Saturday, 19 September 2015

Maggie Ross — The Gasteropod [1968]

Triumphant bagger of my alma mater’s fiction award, Edinburgh University’s James Tait Black Memorial Prize in 1968, this sombre work concerns a deranged collector of shells whose unusual relationship with his menopause-bound wife Dorothea is revealed in slow, foreboding chapters throughout the course of the novel. The humourless flat first-person narrator and his exacting and meticulous descriptions of room interiors, his strained and bizarre relationships with his wife, her lover, and the other peculiar weirdoes that haunt their house in St. John’s Wood comprise the ‘story’, and the stylistic blandness on show is perfect at creating the mood of snail-like stasis required to prop the plot. The narrator, having married rich woman Dorothea, loses interest in his somewhat agoraphobic (she is never diagnosed thus) bride, leading her to take fashion designer Max into her house as a lover to make her tasteless dresses out of resentment while her husband tinkers with his shells. As Max plans to remove Dorothea from the airless mausoleum of their home, the narrator produces a series of unflattering photographs, showcasing Dorothea’s physical decline: a matter of sick-minded fascination to him. For sheer creepiness, this narrator is on a par with Misard in Zola’s La Bête Humaine, a rail worker who takes pleasure in the slow poisoning of his wife (although his motives are financial), however, this narrator has more aesthetic motives in mind (cash-flow not being an issue), and taunts Max with revealing shots of his aging bride. A slow-building and effective chiller that ruminates on the process of aging and the perils of shacking up with little creeps who collect shells and have no emotions.
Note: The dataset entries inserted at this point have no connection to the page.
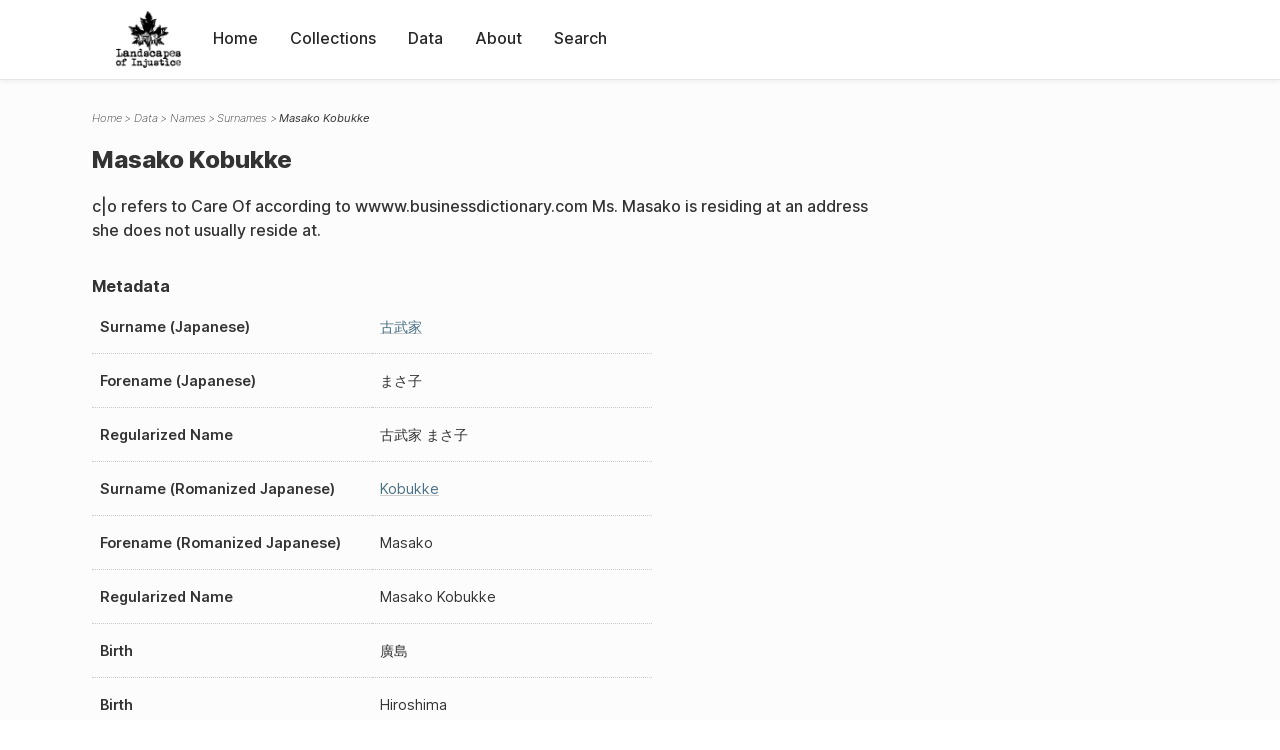

--- FILE ---
content_type: text/html; charset=UTF-8
request_url: https://loi.uvic.ca/archive/kobu5.html
body_size: 7355
content:
<!DOCTYPE html><html xmlns="http://www.w3.org/1999/xhtml" id="kobu5" lang="en" xml:lang="en"><head><meta http-equiv="Content-Type" content="text/html; charset=UTF-8"/><meta name="viewport" content="width=device-width, initial-scale=1"/><meta name="google" content="notranslate"/><title>Masako Kobukke</title><link rel="stylesheet" href="css/style.css"/><script src="js/loi.js"></script><script src="js/ux.js"></script><script src="js/loi-media.js"></script><meta name="docTitle" class="staticSearch_docTitle globalMeta" content="Names: Masako Kobukke"/><meta class="staticSearch_desc globalMeta" name="Document Type" content="Names"/><meta class="staticSearch_desc personMeta casefileMeta" name="Sex" content="Unknown"/></head><body><div id="pageContainer"><header data-state="closed" id="headerTopNav"><nav id="topNav"><div id="topNavLogoContainer"><button class="topNavMobile topNavToggler"><span class="lineContainer"><span class="topNavTopBar"></span><span class="topNavBottomBar"></span></span></button><div id="topNavHeader"><a href="index.html" title="Go to home page"><img alt="Landscapes of Injustice" id="topNavLogo" src="images/navLogo.png"/></a></div></div><div id="navItemsWrapper"><div data-el="div" id="menuHeader"><div data-el="list"><div data-el="item"><a href="index.html" data-el="ref" data-target="index.xml">Home</a></div><div data-el="item"><a href="loiCollection.html" data-el="ref" data-target="loiCollection.xml">Collections</a></div><div data-el="item"><a href="loiData.html" data-el="ref" data-target="loiData.xml">Data</a></div><div data-el="item"><a href="loiAbout.html" data-el="ref" data-target="loiAbout.xml">About</a></div><div data-el="item"><a href="search.html" data-el="ref" data-target="search.xml">Search</a></div></div></div></div></nav></header><main class="loiDatasetNamesK loiDataNames singleCol"><header id="main_header"><ul class="breadcrumb"><li><a href="index.html">Home</a></li><li><a href="loiData.html">Data</a></li><li><a href="loiDataNames.html">Names</a></li><li><a href="loiDataNames_index_JA.html">Surnames</a></li><li class="current">Masako Kobukke</li></ul><h1>Masako Kobukke</h1></header><article id="centerCol"><h2 class="sr-only">Masako Kobukke</h2><div id="text" data-el="text" class="loiDatasetNamesK loiDataNames"><div data-el="body"><div data-el="div" id="kobu5_notes"><div data-el="p">c|o refers to Care Of according to wwww.businessdictionary.com  Ms. Masako is residing at an address she does not usually reside at.</div></div><div data-el="div" id="kobu5_metadata"><h3 data-el="head">Metadata</h3><div class="tableContainer"><table data-el="table"><tbody><tr data-el="row"><td data-el="cell" data-role="label">Surname (Japanese)</td><td data-el="cell" data-role="data" lang="ja"><a href="loiDataNames_index_JA.html#loiDataNames_index_JA_%E5%8F%A4%E6%AD%A6%E5%AE%B6" data-el="ref" data-target="loiDataNames_index_JA.xml#loiDataNames_index_JA_古武家">古武家</a></td></tr><tr data-el="row"><td data-el="cell" data-role="label">Forename (Japanese)</td><td data-el="cell" data-role="data" lang="ja">まさ子</td></tr><tr data-el="row"><td data-el="cell" data-role="label">Regularized Name</td><td data-el="cell" data-role="data" lang="ja">古武家 まさ子</td></tr><tr data-el="row"><td data-el="cell" data-role="label">Surname (Romanized Japanese)</td><td data-el="cell" data-role="data" lang="ja-Latn"><a href="loiDataNames_index_k.html#loiDataNames_index_k_kobukke" data-el="ref" data-target="loiDataNames_index_k.xml#loiDataNames_index_k_kobukke">Kobukke</a></td></tr><tr data-el="row"><td data-el="cell" data-role="label">Forename (Romanized Japanese)</td><td data-el="cell" data-role="data" lang="ja-Latn">Masako</td></tr><tr data-el="row"><td data-el="cell" data-role="label">Regularized Name</td><td data-el="cell" data-role="data" lang="ja-Latn">Masako Kobukke</td></tr><tr data-el="row"><td data-el="cell" data-role="label">Birth</td><td data-el="cell" data-role="data" lang="en">廣島</td></tr><tr data-el="row"><td data-el="cell" data-role="label">Birth</td><td data-el="cell" data-role="data" lang="en">Hiroshima</td></tr><tr data-el="row"><td data-el="cell" data-role="label">AddrLine</td><td data-el="cell" data-role="data">Care of <span data-el="persName">
                           K.
                           Nishiyama
                        </span>
                     </td></tr><tr data-el="row"><td data-el="cell" data-role="label">Settlement</td><td data-el="cell" data-role="data">Mission City, British Columbia</td></tr></tbody></table></div></div><div data-el="div" id="kobu5_docsMentioned"><div data-el="div"><h4 data-el="head">Collections</h4><details data-el="div" data-n="1" data-type="details" id="kobu5_loiCollectionDirectories"><summary>Directories (1)</summary><div data-el="list"><div data-el="item"><a href="chung_1941.html?ref=kobu5" data-el="ref" data-target="chung_1941.xml">Japanese Directory for BC (Chung Collection) 1941</a></div></div></details></div></div></div></div><div id="appendix"><div data-el="div" id="appendix_terminology"><div data-el="div"><h2 data-el="head">Terminology</h2><div data-el="p">Readers of these historical materials will encounter derogatory references to Japanese Canadians and euphemisms used to obscure the intent and impacts of the internment and dispossession. While these are important realities of the history, the Landscapes of Injustice Research Collective urges users to carefully consider their own terminological choices in writing and speaking about this topic today as we confront past injustice. See our statement on terminology, and related sources <a href="terminology.html" data-el="ref" data-target="doc:terminology">here</a>.</div></div></div></div></article></main><div id="overlayTopNav" class="topNavToggler" data-state="closed"></div><div id="overlayModal" class="modalTogger" data-state="closed"></div><div id="overlayLeftNav" class="leftNavToggler" data-state="closed"></div><div id="popup"><div id="popupCloser"><button class="popupCloser modalToggler"><svg xmlns="http://www.w3.org/2000/svg" height="22" viewBox="0 0 38 38" width="22">
    <path d="M5.022.886L19.47 15.333 33.916.886a2 2 0 012.829 0l.903.903a2 2 0 010 2.829L23.201 19.065 37.648 33.51a2 2 0 010 2.829l-.903.904a2 2 0 01-2.829 0L19.47 22.797 5.022 37.244a2 2 0 01-2.828 0l-.904-.904a2 2 0 010-2.829l14.447-14.446L1.29 4.618a2 2 0 010-2.829l.904-.903a2 2 0 012.828 0z" fill-rule="evenodd"></path>
</svg></button></div><div id="popupContent"></div></div><footer><div id="footerContent"><p class="splashDescription">This research database provides access to records that document <br/>unjust and racist actions, statements, and terminology which may be upsetting. <br/>
            		Please take care when exploring this research database and the records provided. <br/>
            		For more, see our Terminology or our Privacy Policy pages in the About section of this site. 
             	</p><ul class="buildData"><li>Version: 1.25
</li><li>Last built: 2025-08-28T08:42:45.81137961-07:00 (revision 7008)</li></ul><a href="https://www.sshrc-crsh.gc.ca/"><img alt="Social Sciences and Humanities Research Council" id="sshrc" src="images/sshrcLogo.png"/></a><a href="https://www.hcmc.uvic.ca"><img alt="Humanities Computing Media Centre" id="hcmc" src="images/hcmcLogo.png"/></a></div></footer></div></body></html>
The author released her first novel in thirty years recently, The Villa Rouge, about Battle of Britain pilots and their marriages (more Sunday evening drama than adventurous avant-garde effort [Ross was featured in Giles Gordon’s Beyond the Words: Eleven Writers in Search of a New Fiction anthology alongside B.S. Johnson, Gabriel Josipovici and Ann Quin among others in 1975]). Seek this dark and sinister little wonder instead.

Editions:
1968, Hardback, Barrie & Rockliff: The Cresset Press.
1969, Hardback, Viking.
1970, Paperback, Penguin.

Bibliography:

Novels:
The Gasteropod, 1968, Barrie & Rockliff: The Cresset Press.
Milena, 1983, Harper Collins.
The Villa Rouge, 2015, MacLehose Press.